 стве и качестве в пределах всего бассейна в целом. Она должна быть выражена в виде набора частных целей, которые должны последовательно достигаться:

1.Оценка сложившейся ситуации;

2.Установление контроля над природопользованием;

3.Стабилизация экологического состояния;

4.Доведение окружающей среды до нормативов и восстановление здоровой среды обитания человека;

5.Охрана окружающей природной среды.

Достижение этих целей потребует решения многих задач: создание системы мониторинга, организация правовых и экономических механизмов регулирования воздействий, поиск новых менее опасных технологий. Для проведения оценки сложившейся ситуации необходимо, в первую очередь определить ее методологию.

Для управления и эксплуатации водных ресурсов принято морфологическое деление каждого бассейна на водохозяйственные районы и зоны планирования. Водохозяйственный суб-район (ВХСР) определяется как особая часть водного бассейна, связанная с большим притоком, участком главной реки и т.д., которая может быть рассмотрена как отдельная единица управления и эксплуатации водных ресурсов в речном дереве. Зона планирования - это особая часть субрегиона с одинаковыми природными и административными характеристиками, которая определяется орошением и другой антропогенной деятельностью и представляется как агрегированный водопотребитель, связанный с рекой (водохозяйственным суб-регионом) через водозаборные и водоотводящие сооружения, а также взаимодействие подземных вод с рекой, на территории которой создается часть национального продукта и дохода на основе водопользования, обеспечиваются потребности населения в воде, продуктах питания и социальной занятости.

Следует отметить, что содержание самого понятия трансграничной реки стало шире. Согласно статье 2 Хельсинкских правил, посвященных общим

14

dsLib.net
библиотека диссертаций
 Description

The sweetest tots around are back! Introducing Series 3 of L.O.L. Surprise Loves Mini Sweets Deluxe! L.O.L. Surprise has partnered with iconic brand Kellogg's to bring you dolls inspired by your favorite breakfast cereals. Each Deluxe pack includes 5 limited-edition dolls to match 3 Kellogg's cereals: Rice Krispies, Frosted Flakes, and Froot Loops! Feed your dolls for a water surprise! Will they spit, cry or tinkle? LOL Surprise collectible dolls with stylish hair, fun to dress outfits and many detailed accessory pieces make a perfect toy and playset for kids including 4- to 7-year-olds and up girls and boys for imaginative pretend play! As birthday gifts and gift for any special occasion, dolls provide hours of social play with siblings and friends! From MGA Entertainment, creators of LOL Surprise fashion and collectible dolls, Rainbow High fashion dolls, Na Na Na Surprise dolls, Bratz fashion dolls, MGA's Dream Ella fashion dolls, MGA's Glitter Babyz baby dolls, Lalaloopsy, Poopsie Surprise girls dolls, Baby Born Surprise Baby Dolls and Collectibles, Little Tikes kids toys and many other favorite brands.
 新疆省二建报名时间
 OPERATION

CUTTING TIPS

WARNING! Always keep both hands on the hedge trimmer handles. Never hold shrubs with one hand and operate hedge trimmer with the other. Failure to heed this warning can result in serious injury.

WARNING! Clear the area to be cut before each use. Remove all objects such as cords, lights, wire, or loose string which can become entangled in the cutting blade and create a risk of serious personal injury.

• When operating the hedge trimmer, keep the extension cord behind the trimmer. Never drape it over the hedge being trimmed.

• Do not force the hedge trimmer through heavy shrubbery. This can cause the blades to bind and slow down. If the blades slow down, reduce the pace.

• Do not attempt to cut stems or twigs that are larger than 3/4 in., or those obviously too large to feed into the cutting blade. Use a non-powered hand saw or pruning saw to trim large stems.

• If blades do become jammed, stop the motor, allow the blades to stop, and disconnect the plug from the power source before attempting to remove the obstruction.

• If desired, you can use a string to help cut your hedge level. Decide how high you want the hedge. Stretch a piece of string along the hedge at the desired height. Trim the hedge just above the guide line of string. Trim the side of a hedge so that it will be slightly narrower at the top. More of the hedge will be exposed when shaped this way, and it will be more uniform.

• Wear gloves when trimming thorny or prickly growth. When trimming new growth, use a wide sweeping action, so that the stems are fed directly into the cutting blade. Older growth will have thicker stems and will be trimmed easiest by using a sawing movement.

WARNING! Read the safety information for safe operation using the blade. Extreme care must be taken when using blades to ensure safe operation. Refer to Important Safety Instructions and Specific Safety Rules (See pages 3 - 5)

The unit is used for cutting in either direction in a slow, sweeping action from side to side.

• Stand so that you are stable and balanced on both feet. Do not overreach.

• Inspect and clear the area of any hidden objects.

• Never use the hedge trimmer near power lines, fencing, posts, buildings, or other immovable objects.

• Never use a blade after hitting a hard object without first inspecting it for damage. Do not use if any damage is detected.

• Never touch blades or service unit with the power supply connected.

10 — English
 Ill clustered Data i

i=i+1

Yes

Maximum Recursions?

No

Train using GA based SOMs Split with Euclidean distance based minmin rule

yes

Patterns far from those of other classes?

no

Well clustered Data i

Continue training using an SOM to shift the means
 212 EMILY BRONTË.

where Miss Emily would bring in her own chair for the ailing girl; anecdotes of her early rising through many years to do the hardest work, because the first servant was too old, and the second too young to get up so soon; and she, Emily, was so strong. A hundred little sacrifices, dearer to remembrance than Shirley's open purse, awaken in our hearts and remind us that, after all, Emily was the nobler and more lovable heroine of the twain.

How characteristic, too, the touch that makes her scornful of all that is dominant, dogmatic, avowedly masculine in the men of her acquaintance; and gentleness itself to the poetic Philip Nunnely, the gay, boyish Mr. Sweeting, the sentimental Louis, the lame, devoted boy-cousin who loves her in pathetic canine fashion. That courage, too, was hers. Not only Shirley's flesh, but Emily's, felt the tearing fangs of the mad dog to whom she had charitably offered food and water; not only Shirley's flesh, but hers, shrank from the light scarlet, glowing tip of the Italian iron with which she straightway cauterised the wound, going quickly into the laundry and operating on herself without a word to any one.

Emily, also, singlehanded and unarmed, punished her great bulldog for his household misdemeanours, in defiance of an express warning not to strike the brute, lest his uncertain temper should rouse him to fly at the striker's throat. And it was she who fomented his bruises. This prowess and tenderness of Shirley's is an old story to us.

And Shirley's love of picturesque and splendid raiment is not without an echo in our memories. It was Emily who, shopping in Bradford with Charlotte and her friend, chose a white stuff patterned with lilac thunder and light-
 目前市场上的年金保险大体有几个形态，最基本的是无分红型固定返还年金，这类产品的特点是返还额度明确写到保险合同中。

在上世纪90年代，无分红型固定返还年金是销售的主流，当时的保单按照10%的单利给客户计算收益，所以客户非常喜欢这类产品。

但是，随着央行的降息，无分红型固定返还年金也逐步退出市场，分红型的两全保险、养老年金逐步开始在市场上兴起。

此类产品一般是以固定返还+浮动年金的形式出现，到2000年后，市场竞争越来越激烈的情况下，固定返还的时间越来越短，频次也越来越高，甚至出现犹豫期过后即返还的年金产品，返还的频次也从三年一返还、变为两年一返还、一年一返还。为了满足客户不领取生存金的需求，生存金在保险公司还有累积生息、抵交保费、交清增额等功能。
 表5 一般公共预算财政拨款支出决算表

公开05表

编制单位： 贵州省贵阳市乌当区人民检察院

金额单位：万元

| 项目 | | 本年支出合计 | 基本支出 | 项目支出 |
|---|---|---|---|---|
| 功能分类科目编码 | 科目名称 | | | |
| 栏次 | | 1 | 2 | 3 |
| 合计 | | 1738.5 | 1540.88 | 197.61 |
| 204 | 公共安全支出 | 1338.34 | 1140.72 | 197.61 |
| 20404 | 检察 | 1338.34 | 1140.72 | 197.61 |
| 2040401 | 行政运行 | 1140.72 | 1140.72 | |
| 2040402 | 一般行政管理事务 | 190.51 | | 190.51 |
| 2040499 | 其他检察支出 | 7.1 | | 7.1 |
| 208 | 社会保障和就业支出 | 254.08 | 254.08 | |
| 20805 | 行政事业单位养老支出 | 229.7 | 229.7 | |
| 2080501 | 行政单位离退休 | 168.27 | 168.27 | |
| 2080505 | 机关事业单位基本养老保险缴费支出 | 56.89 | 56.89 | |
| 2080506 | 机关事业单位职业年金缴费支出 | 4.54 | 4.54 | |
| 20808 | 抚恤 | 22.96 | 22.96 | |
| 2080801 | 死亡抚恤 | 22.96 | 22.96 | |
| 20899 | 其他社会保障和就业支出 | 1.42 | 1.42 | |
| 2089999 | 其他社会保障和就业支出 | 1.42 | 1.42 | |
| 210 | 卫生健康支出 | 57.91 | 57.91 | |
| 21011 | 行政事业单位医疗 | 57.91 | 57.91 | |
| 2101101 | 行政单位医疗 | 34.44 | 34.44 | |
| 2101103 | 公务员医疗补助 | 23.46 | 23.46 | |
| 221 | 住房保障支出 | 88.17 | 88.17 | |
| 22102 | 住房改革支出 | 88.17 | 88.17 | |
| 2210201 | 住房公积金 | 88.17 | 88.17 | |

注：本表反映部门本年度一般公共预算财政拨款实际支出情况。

**Exercise aim**. From the listing above, the lines starting with the one that has "公共安全支出 | 1338.34 | 1140.72 | 197.61 |" and running through the one that has "56.89 | 56.89 | |" should be copied exactly, ends included.

**Answer for this exercise**.
| 204 | 公共安全支出 | 1338.34 | 1140.72 | 197.61 |
| 20404 | 检察 | 1338.34 | 1140.72 | 197.61 |
| 2040401 | 行政运行 | 1140.72 | 1140.72 | |
| 2040402 | 一般行政管理事务 | 190.51 | | 190.51 |
| 2040499 | 其他检察支出 | 7.1 | | 7.1 |
| 208 | 社会保障和就业支出 | 254.08 | 254.08 | |
| 20805 | 行政事业单位养老支出 | 229.7 | 229.7 | |
| 2080501 | 行政单位离退休 | 168.27 | 168.27 | |
| 2080505 | 机关事业单位基本养老保险缴费支出 | 56.89 | 56.89 | |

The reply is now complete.